Work in media long enough, and you’ll eventually experience the feeling where completing a song, show, or season feels nearly impossible, with nothing but grueling work up ahead. There’s no magical cure to make it all go away, but a few minutes of strategic organization can make the entire process (and life) far more enjoyable. If you’re seriously engaged in media production, keeping the process painless and simple offers the added bonus helping you stay more consistent. As we discussed in our last post, posting content more often is preferable to creating content infrequently. Our advice on how to ease production boils down to simplicity and creating a system with the least resistance from idea creation to upload and distribution.

Assess

Before making any changes, assess your workflow and find where the problems lie. In Peter F. Drucker’s classic book, The Effective Executive, Drucker outlined how he learned to be more productive first by documenting how he spent his time. Much to his surprise, the vast majority of it went to frivolous tasks that could have been either delegated or avoided altogether. Most of us waste huge swaths of time, and it’s not until we’re presented with hard evidence that we begin to realize it. In a journal or in a smartphone, take notes about your current production workflow over the course of three typically sessions. Afterward, tally up the total amount of time spent and look at which tasks used the bulk of your time, and if that time can be reduced.

Outsource

Many of us wouldn’t hesitate to pay for an oil change, a Lyft, or web hosting, but outsourcing audio production might feel like crossing an invisible line. If your hourly rate is higher than that of your editor or sound tech than you only stand to gain by working on something else. We also recommend outsourcing the duties that cause you the most pain, even if it puts you at a minor short-term loss. If the difference between creation and stagnation requires spending a few dollars per week, then spend the money to keep you creating content.

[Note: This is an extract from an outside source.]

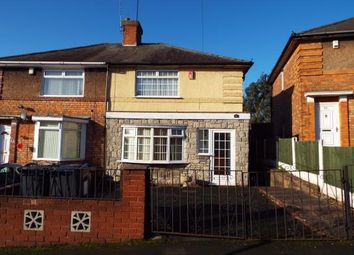 Thumbnail 3 bed semi-detached house for sale in Court Farm Road, Erdington, Birmingham, West Midlands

Another obstacle with outsourcing stems from a lack of trust in others to handle your project. Part of making this work results requires setting realistic expectations and providing clear communication. Try giving your assistant a two-hour project, then step in to discuss the results and direction. Often times, this kind of back and forth communication works wonders, although you might be pleasantly surprised by the results right from the start. When hiring others to do your work, clearly define your goals and set realistic expectations. Opportunities for outsourcing about from local students looking to gain experience, to web services like Fiverr, and full-service sound technicians.

Simplify Your Setup

If it takes thirty minutes to set up recording equipment for a video recording or a podcast, you might feel some resistance to get going. Minimize your equipment to include only the bare essentials, and if possible, organize your equipment to store it conveniently. Invest in items like equipment racks and cases that keep your equipment all in one place and make it easy to stow away. Consult a professional if you need help with this. It sounds trivial, but these little items can work wonders to ease your workflow.

Rent a Studio

Simply put, more recording spaces exist than at any time in history. Recording studios are surprisingly easy to rent with competitive rates, and it’s worth exploring options in your area even if you already own a project studio. Try services like Studiotime.io, and save money by only booking studios with the bare minimum of equipment to meet your needs. Alternatively, an try renting an office space through services like Breather and bring your own equipment. If you’re recording video as well, this might be a better option for the sake of visual aesthetics, although it might be slightly more expensive. Follow the advice in our recording basics post to learn how to create great recordings in any location.

Plan for Failure

A good friend of ours recently had all of his equipment stolen and without a personal articles policy, wasn’t covered by insurance. Anything can happen to your space or equipment, so begin creating simple contingency plans in case of unforeseen obstacles. This can include simple tasks, such as archiving all files to an external server or saving $10 per week for a rainy day. Something will inevitably get in the way of your plans, so plan for failure to avoid getting trapped in a cycle of uncreativity, refuse to let anything get in the way of your dreams.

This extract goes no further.